TASK BRIEF: Word for word, retype the lines from the one containing "United States, site archbold_FL-22." to the last line of the data below, both ends included.

DATA EXTRACT:
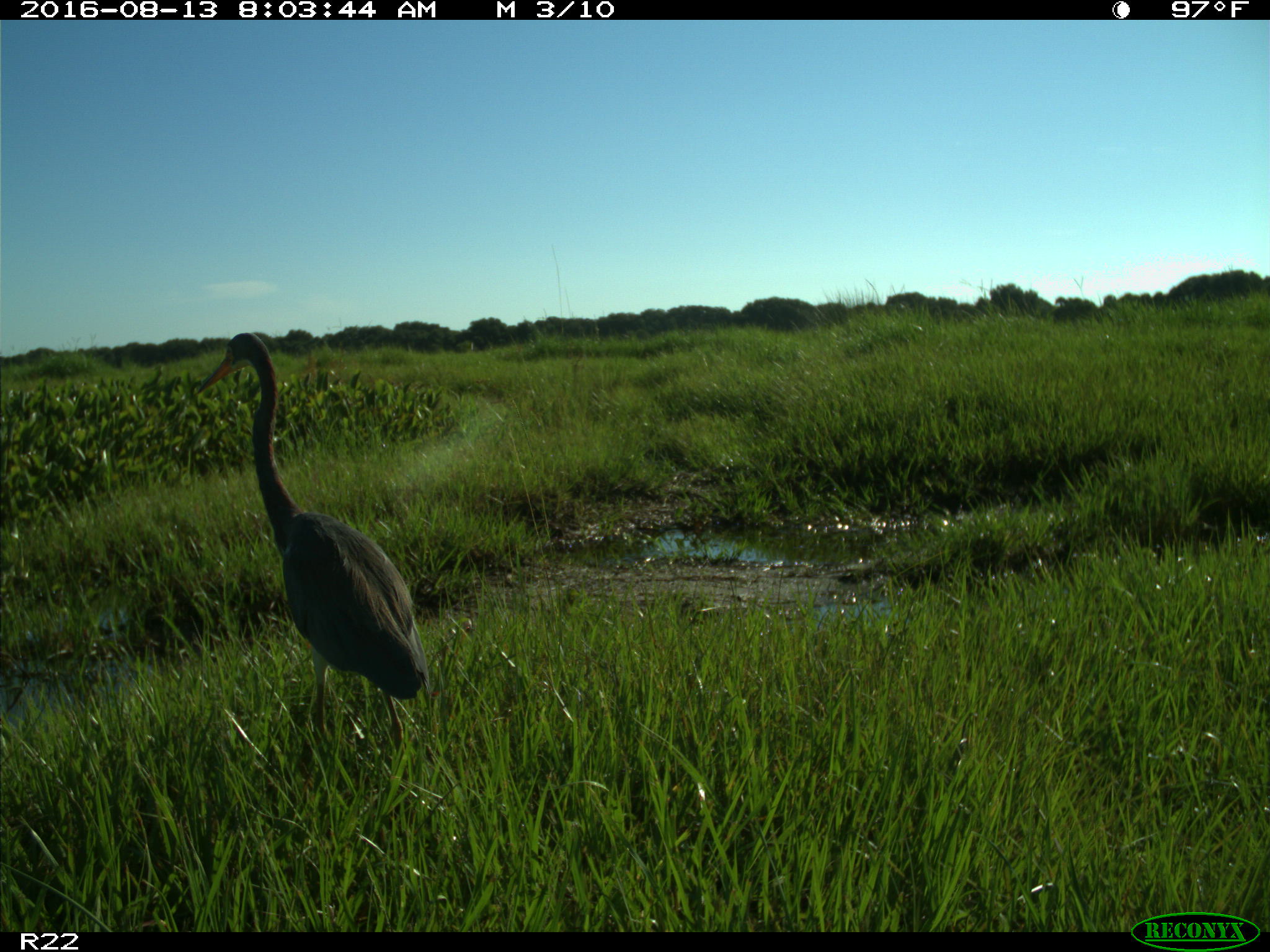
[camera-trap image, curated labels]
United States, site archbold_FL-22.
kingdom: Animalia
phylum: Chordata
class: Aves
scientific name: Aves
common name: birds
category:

ANSWER TO THE EXERCISE:
United States, site archbold_FL-22.
kingdom: Animalia
phylum: Chordata
class: Aves
scientific name: Aves
common name: birds
category:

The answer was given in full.